EXERCISE DIRECTIONS:
The listing that follows should be reproduced exactly, line for line.

RECORDS TO PROCESS:
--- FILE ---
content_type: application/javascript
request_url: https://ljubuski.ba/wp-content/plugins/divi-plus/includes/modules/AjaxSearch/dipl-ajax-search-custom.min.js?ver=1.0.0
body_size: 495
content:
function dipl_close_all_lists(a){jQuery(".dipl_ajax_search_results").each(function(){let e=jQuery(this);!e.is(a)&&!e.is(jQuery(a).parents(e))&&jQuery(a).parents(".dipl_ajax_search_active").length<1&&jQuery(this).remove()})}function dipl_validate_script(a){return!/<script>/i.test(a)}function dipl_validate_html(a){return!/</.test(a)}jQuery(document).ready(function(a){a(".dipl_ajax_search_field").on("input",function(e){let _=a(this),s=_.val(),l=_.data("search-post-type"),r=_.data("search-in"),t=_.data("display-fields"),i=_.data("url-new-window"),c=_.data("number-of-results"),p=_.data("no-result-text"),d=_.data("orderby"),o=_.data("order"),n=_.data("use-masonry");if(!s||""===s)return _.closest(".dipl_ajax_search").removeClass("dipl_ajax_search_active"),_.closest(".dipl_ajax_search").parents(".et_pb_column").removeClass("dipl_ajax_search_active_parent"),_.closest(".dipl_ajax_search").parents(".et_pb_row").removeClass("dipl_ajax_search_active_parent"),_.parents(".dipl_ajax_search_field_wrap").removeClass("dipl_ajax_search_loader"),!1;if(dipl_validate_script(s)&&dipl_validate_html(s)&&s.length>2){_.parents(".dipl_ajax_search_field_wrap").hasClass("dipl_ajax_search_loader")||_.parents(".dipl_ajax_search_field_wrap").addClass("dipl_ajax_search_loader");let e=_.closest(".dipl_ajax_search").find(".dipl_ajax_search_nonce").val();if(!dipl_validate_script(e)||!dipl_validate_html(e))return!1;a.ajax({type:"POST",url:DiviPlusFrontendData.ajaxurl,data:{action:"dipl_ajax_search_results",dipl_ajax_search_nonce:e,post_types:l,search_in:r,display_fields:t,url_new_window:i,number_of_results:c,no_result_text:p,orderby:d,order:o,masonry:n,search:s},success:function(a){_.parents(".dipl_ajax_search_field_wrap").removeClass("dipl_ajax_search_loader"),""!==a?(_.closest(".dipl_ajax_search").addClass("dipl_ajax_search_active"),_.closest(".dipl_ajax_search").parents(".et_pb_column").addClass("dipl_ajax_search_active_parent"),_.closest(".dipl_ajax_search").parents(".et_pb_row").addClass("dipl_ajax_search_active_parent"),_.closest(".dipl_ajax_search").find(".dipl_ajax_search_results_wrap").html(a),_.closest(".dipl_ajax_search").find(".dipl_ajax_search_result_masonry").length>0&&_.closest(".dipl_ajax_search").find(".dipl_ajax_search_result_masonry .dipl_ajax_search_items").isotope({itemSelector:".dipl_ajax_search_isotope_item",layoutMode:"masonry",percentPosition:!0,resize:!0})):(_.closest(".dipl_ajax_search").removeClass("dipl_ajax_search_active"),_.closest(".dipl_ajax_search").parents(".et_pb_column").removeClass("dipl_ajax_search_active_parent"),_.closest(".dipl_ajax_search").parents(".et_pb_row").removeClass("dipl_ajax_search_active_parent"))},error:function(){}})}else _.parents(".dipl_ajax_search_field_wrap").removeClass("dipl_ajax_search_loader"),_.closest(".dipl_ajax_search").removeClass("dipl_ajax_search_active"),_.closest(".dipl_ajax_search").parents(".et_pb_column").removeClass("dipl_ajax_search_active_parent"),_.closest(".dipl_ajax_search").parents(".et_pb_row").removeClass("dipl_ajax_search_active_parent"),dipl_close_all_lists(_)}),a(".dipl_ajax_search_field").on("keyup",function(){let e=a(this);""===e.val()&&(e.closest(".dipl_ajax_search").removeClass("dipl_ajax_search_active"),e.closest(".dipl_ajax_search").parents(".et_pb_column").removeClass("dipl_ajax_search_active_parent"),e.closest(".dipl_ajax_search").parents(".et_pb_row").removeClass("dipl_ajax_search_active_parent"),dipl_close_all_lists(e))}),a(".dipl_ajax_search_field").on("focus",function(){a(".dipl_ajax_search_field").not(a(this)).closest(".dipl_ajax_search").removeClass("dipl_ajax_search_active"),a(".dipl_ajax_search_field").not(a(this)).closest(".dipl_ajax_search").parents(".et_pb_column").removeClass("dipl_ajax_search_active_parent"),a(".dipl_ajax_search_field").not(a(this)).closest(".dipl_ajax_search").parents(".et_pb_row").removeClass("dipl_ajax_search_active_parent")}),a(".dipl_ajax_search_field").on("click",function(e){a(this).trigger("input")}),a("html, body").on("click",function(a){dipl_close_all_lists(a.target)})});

YOUR RESPONSE:
--- FILE ---
content_type: application/javascript
request_url: https://ljubuski.ba/wp-content/plugins/divi-plus/includes/modules/AjaxSearch/dipl-ajax-search-custom.min.js?ver=1.0.0
body_size: 495
content:
function dipl_close_all_lists(a){jQuery(".dipl_ajax_search_results").each(function(){let e=jQuery(this);!e.is(a)&&!e.is(jQuery(a).parents(e))&&jQuery(a).parents(".dipl_ajax_search_active").length<1&&jQuery(this).remove()})}function dipl_validate_script(a){return!/<script>/i.test(a)}function dipl_validate_html(a){return!/</.test(a)}jQuery(document).ready(function(a){a(".dipl_ajax_search_field").on("input",function(e){let _=a(this),s=_.val(),l=_.data("search-post-type"),r=_.data("search-in"),t=_.data("display-fields"),i=_.data("url-new-window"),c=_.data("number-of-results"),p=_.data("no-result-text"),d=_.data("orderby"),o=_.data("order"),n=_.data("use-masonry");if(!s||""===s)return _.closest(".dipl_ajax_search").removeClass("dipl_ajax_search_active"),_.closest(".dipl_ajax_search").parents(".et_pb_column").removeClass("dipl_ajax_search_active_parent"),_.closest(".dipl_ajax_search").parents(".et_pb_row").removeClass("dipl_ajax_search_active_parent"),_.parents(".dipl_ajax_search_field_wrap").removeClass("dipl_ajax_search_loader"),!1;if(dipl_validate_script(s)&&dipl_validate_html(s)&&s.length>2){_.parents(".dipl_ajax_search_field_wrap").hasClass("dipl_ajax_search_loader")||_.parents(".dipl_ajax_search_field_wrap").addClass("dipl_ajax_search_loader");let e=_.closest(".dipl_ajax_search").find(".dipl_ajax_search_nonce").val();if(!dipl_validate_script(e)||!dipl_validate_html(e))return!1;a.ajax({type:"POST",url:DiviPlusFrontendData.ajaxurl,data:{action:"dipl_ajax_search_results",dipl_ajax_search_nonce:e,post_types:l,search_in:r,display_fields:t,url_new_window:i,number_of_results:c,no_result_text:p,orderby:d,order:o,masonry:n,search:s},success:function(a){_.parents(".dipl_ajax_search_field_wrap").removeClass("dipl_ajax_search_loader"),""!==a?(_.closest(".dipl_ajax_search").addClass("dipl_ajax_search_active"),_.closest(".dipl_ajax_search").parents(".et_pb_column").addClass("dipl_ajax_search_active_parent"),_.closest(".dipl_ajax_search").parents(".et_pb_row").addClass("dipl_ajax_search_active_parent"),_.closest(".dipl_ajax_search").find(".dipl_ajax_search_results_wrap").html(a),_.closest(".dipl_ajax_search").find(".dipl_ajax_search_result_masonry").length>0&&_.closest(".dipl_ajax_search").find(".dipl_ajax_search_result_masonry .dipl_ajax_search_items").isotope({itemSelector:".dipl_ajax_search_isotope_item",layoutMode:"masonry",percentPosition:!0,resize:!0})):(_.closest(".dipl_ajax_search").removeClass("dipl_ajax_search_active"),_.closest(".dipl_ajax_search").parents(".et_pb_column").removeClass("dipl_ajax_search_active_parent"),_.closest(".dipl_ajax_search").parents(".et_pb_row").removeClass("dipl_ajax_search_active_parent"))},error:function(){}})}else _.parents(".dipl_ajax_search_field_wrap").removeClass("dipl_ajax_search_loader"),_.closest(".dipl_ajax_search").removeClass("dipl_ajax_search_active"),_.closest(".dipl_ajax_search").parents(".et_pb_column").removeClass("dipl_ajax_search_active_parent"),_.closest(".dipl_ajax_search").parents(".et_pb_row").removeClass("dipl_ajax_search_active_parent"),dipl_close_all_lists(_)}),a(".dipl_ajax_search_field").on("keyup",function(){let e=a(this);""===e.val()&&(e.closest(".dipl_ajax_search").removeClass("dipl_ajax_search_active"),e.closest(".dipl_ajax_search").parents(".et_pb_column").removeClass("dipl_ajax_search_active_parent"),e.closest(".dipl_ajax_search").parents(".et_pb_row").removeClass("dipl_ajax_search_active_parent"),dipl_close_all_lists(e))}),a(".dipl_ajax_search_field").on("focus",function(){a(".dipl_ajax_search_field").not(a(this)).closest(".dipl_ajax_search").removeClass("dipl_ajax_search_active"),a(".dipl_ajax_search_field").not(a(this)).closest(".dipl_ajax_search").parents(".et_pb_column").removeClass("dipl_ajax_search_active_parent"),a(".dipl_ajax_search_field").not(a(this)).closest(".dipl_ajax_search").parents(".et_pb_row").removeClass("dipl_ajax_search_active_parent")}),a(".dipl_ajax_search_field").on("click",function(e){a(this).trigger("input")}),a("html, body").on("click",function(a){dipl_close_all_lists(a.target)})});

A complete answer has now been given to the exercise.